◆ Stated task: List every line below that contains the word "seat", copying each one in full. Case counts.

┌──

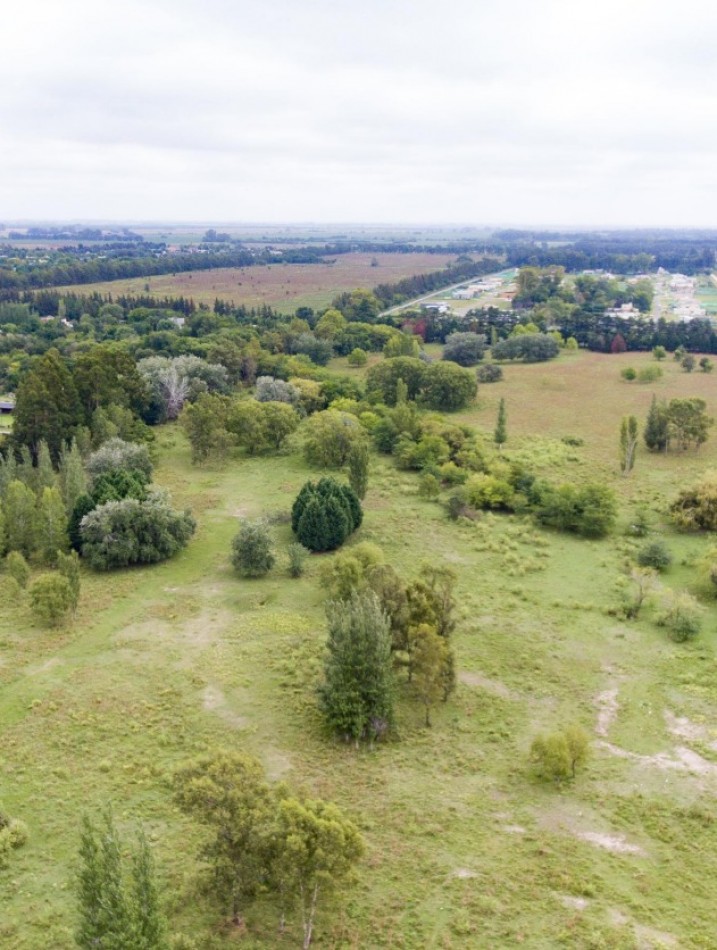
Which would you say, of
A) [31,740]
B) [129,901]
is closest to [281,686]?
[31,740]

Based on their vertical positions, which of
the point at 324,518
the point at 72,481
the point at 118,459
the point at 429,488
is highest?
the point at 118,459

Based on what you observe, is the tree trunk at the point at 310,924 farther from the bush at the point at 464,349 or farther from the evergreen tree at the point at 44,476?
the bush at the point at 464,349

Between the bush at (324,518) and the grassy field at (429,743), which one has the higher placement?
the bush at (324,518)

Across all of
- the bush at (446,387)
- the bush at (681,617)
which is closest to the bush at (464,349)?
the bush at (446,387)

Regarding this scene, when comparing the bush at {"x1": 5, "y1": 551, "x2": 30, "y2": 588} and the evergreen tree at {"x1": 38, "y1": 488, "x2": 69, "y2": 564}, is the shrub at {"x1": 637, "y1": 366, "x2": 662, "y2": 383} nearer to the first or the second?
the evergreen tree at {"x1": 38, "y1": 488, "x2": 69, "y2": 564}

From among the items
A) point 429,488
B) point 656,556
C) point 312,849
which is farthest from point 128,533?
point 656,556

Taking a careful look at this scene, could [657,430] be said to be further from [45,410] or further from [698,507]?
[45,410]

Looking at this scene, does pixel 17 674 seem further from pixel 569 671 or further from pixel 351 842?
pixel 569 671
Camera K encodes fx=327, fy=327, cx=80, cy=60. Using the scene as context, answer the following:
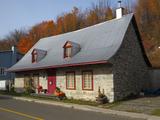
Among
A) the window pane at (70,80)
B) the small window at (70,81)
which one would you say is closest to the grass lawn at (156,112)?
the small window at (70,81)

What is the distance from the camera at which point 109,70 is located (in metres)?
23.3

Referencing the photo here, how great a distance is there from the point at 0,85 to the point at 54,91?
18248mm

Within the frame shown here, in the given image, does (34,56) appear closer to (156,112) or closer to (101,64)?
(101,64)

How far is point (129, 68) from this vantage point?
82.4ft

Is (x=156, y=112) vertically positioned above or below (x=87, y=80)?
below

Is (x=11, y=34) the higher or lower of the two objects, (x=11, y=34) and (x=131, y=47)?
the higher

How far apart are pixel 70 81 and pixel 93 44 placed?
143 inches

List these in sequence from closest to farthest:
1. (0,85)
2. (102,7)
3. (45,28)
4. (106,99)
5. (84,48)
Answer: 1. (106,99)
2. (84,48)
3. (0,85)
4. (102,7)
5. (45,28)

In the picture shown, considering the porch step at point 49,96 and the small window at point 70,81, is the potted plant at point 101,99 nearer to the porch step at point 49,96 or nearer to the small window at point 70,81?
the small window at point 70,81

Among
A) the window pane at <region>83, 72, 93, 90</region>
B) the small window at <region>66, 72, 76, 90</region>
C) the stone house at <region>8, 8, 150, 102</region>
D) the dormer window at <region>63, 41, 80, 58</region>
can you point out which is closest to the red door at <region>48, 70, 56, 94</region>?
the stone house at <region>8, 8, 150, 102</region>

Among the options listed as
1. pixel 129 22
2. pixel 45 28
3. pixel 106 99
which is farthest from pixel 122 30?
pixel 45 28

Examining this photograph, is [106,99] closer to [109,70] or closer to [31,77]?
[109,70]

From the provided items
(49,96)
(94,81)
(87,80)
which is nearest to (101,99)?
(94,81)

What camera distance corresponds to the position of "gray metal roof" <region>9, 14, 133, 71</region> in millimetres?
24547
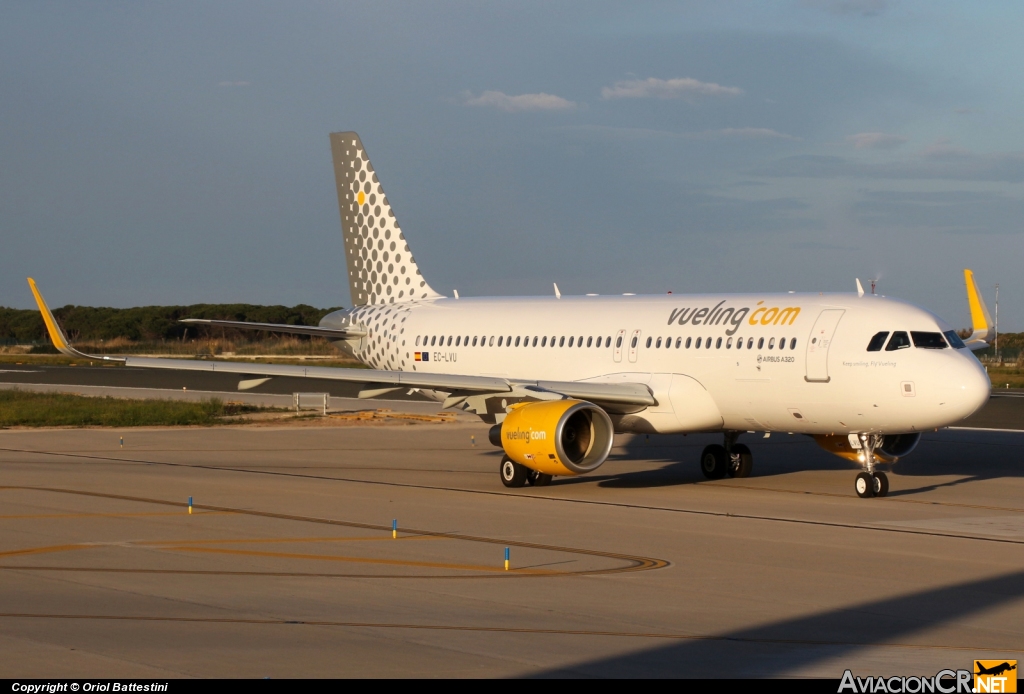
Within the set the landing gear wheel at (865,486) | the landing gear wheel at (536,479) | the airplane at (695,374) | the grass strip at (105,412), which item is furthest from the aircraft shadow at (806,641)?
the grass strip at (105,412)

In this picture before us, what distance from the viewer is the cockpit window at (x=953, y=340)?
2184cm

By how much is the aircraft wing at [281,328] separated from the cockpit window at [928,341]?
13.2 meters

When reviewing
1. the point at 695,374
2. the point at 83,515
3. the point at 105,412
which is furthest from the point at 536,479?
the point at 105,412

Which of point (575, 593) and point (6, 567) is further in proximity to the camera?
point (6, 567)

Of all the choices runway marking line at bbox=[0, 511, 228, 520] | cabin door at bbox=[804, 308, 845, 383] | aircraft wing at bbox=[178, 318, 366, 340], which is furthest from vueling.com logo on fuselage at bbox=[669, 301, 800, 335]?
runway marking line at bbox=[0, 511, 228, 520]

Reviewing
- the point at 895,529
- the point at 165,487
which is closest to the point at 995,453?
the point at 895,529

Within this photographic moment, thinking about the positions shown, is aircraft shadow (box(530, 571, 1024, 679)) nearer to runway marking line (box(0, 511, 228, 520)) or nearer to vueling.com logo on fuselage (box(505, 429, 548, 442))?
vueling.com logo on fuselage (box(505, 429, 548, 442))

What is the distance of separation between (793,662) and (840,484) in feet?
51.4

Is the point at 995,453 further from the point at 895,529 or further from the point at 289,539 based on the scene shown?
the point at 289,539

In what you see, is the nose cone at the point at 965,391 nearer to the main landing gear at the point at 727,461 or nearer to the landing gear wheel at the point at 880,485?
the landing gear wheel at the point at 880,485

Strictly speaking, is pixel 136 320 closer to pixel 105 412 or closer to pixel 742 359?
pixel 105 412

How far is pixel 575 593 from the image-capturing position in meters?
12.9

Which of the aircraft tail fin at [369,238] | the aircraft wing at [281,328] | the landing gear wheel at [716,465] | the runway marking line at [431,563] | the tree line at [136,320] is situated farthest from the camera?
the tree line at [136,320]

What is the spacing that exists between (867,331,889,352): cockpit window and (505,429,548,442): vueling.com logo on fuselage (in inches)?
234
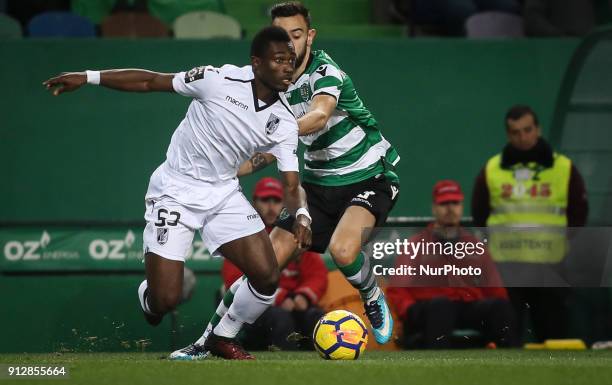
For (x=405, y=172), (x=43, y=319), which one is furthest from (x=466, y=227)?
(x=43, y=319)

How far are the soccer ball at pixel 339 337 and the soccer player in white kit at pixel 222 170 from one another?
44 cm

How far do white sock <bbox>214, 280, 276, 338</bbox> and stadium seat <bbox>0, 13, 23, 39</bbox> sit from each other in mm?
4928

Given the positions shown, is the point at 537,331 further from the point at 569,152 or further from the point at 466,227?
the point at 569,152

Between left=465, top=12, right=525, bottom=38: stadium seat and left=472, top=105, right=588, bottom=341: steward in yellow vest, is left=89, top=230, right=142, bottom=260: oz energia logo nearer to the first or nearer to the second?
left=472, top=105, right=588, bottom=341: steward in yellow vest

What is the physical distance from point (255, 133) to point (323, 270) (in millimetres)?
3087

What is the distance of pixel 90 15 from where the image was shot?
1344 centimetres

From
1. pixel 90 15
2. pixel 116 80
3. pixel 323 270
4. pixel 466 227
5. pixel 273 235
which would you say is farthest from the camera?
pixel 90 15

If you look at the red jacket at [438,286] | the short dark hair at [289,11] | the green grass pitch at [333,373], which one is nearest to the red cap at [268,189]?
the red jacket at [438,286]

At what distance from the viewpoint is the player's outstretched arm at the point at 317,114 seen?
8.46m

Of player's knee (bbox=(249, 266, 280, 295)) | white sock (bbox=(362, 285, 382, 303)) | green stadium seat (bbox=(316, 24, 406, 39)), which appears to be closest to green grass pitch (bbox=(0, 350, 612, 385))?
player's knee (bbox=(249, 266, 280, 295))

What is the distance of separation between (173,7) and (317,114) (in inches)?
209

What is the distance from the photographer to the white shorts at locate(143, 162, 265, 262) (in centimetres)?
820

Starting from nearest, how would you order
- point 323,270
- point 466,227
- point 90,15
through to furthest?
point 323,270
point 466,227
point 90,15

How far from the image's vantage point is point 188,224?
8.25 m
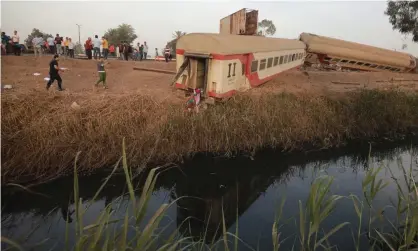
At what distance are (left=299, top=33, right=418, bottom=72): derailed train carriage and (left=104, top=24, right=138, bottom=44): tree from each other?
3210 centimetres

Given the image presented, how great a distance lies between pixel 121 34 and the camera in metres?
43.9

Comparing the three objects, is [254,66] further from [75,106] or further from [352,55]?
[352,55]

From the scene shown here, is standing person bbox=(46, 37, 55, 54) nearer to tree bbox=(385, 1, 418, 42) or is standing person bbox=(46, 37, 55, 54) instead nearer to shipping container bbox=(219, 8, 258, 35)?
shipping container bbox=(219, 8, 258, 35)

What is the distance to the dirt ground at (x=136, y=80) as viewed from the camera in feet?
36.5

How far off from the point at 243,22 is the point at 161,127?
8.43 m

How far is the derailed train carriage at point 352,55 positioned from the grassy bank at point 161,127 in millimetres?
7636

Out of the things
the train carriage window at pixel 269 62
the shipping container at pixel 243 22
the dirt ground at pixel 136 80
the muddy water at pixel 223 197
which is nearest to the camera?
the muddy water at pixel 223 197

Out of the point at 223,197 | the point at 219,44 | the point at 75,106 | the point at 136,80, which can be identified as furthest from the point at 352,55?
the point at 75,106

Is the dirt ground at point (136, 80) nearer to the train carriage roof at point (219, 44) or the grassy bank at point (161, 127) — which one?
the grassy bank at point (161, 127)

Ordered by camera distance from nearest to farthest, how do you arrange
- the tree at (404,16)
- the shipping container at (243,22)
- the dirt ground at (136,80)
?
the dirt ground at (136,80), the shipping container at (243,22), the tree at (404,16)

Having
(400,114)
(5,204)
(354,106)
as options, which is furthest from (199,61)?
(400,114)

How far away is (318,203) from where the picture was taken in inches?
138

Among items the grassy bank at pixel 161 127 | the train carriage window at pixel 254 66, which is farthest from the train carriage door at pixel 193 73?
the train carriage window at pixel 254 66

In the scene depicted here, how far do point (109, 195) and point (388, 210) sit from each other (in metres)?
6.73
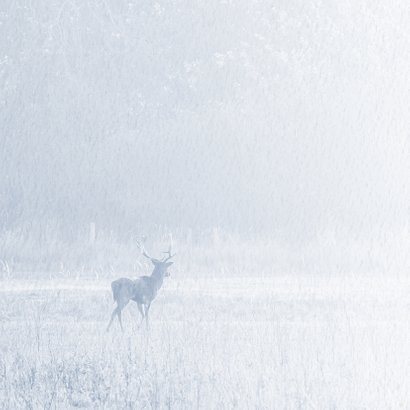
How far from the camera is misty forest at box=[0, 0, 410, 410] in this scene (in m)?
22.1

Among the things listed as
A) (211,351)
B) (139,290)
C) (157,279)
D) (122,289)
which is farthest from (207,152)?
(211,351)

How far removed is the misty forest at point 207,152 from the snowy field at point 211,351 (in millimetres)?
229

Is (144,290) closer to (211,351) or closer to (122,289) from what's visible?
(122,289)

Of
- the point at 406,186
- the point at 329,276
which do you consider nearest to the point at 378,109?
the point at 406,186

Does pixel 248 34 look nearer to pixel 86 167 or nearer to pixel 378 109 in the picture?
pixel 378 109

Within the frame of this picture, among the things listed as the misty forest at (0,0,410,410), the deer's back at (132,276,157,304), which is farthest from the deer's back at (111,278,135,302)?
the misty forest at (0,0,410,410)

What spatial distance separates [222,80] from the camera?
108 feet

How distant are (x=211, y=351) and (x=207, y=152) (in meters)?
20.7

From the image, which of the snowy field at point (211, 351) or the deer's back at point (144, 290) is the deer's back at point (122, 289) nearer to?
the deer's back at point (144, 290)

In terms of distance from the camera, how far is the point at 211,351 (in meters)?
11.1

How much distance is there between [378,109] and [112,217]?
1057 cm

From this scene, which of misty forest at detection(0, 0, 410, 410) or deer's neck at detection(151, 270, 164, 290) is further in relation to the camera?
misty forest at detection(0, 0, 410, 410)

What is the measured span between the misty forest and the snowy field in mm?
229

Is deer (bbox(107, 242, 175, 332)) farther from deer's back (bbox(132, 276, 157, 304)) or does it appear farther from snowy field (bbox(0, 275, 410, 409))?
snowy field (bbox(0, 275, 410, 409))
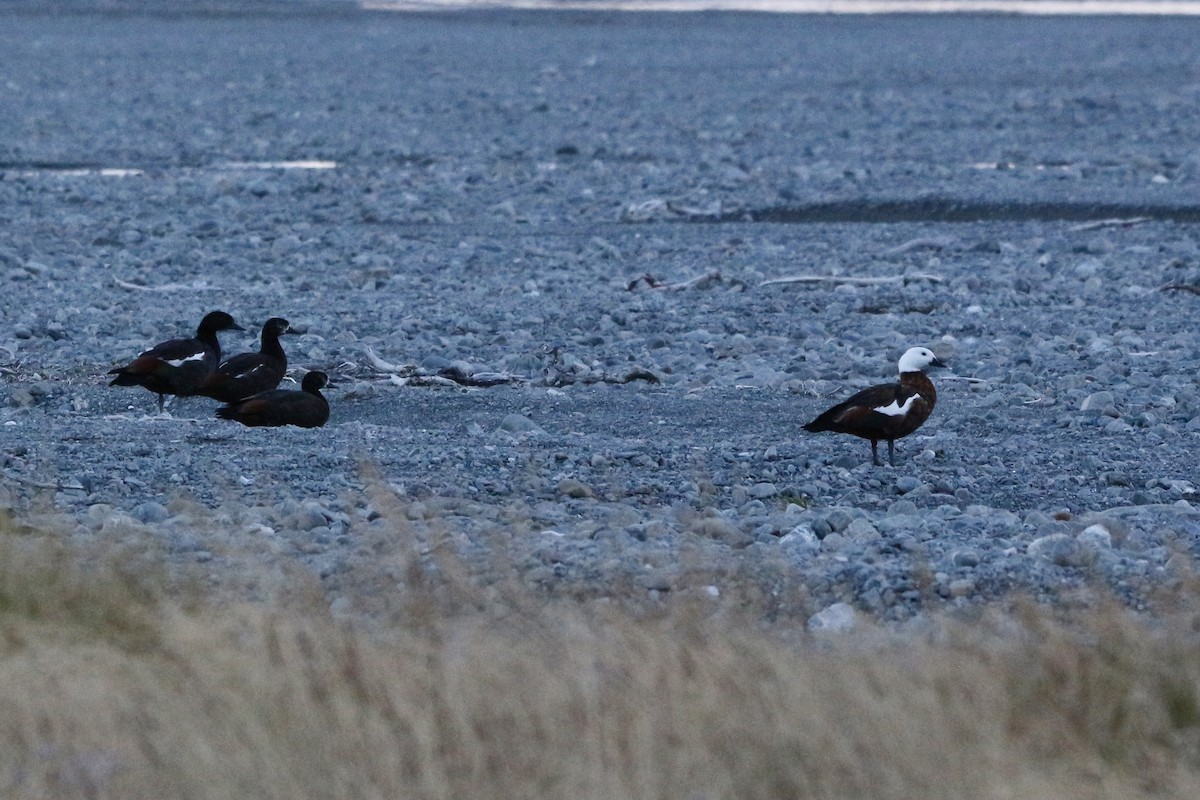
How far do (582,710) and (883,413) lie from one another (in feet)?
11.8

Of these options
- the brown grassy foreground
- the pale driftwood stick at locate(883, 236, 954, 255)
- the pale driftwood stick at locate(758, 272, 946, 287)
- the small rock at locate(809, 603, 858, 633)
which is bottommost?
the pale driftwood stick at locate(883, 236, 954, 255)

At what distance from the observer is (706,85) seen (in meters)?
26.5

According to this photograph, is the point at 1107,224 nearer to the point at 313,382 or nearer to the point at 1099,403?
the point at 1099,403

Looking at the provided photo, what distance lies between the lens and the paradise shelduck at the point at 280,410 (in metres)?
8.58

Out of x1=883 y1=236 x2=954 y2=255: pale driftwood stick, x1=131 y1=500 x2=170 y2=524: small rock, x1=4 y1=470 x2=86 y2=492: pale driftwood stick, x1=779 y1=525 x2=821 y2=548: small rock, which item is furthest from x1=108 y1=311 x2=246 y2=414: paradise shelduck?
x1=883 y1=236 x2=954 y2=255: pale driftwood stick

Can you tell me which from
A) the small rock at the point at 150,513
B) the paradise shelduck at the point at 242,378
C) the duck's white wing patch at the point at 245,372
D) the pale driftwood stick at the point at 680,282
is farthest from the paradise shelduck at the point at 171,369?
the pale driftwood stick at the point at 680,282

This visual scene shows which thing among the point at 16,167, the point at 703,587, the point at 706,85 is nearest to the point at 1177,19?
the point at 706,85

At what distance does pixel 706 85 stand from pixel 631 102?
262 cm

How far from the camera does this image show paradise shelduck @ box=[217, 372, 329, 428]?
8578mm

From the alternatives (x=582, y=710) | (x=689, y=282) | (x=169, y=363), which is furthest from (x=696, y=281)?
(x=582, y=710)

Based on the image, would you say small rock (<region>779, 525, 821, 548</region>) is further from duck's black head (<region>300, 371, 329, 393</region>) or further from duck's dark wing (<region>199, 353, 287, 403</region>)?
duck's dark wing (<region>199, 353, 287, 403</region>)

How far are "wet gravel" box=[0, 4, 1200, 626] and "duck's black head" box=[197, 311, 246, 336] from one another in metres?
0.40

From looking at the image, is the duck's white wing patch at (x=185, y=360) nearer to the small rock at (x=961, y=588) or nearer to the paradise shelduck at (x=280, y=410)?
the paradise shelduck at (x=280, y=410)

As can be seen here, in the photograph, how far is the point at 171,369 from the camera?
916 centimetres
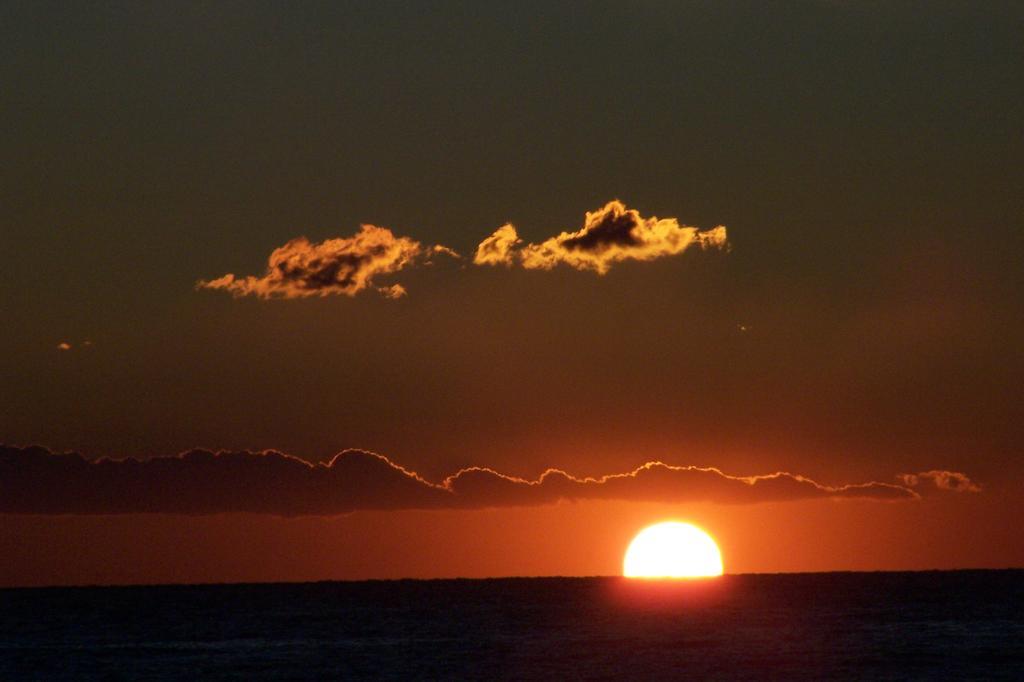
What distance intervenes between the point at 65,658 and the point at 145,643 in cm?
2024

└──

◆ Full output:
How far do white sock <bbox>214, 280, 276, 338</bbox> and stadium seat <bbox>0, 13, 23, 39</bbox> sit from each other in mm?
Between left=465, top=12, right=525, bottom=38: stadium seat and left=472, top=105, right=588, bottom=341: steward in yellow vest, is left=89, top=230, right=142, bottom=260: oz energia logo nearer to the first or nearer to the second?
Of player's knee (bbox=(249, 266, 280, 295)) | white sock (bbox=(362, 285, 382, 303)) | green stadium seat (bbox=(316, 24, 406, 39)), which appears to be closest to green grass pitch (bbox=(0, 350, 612, 385))?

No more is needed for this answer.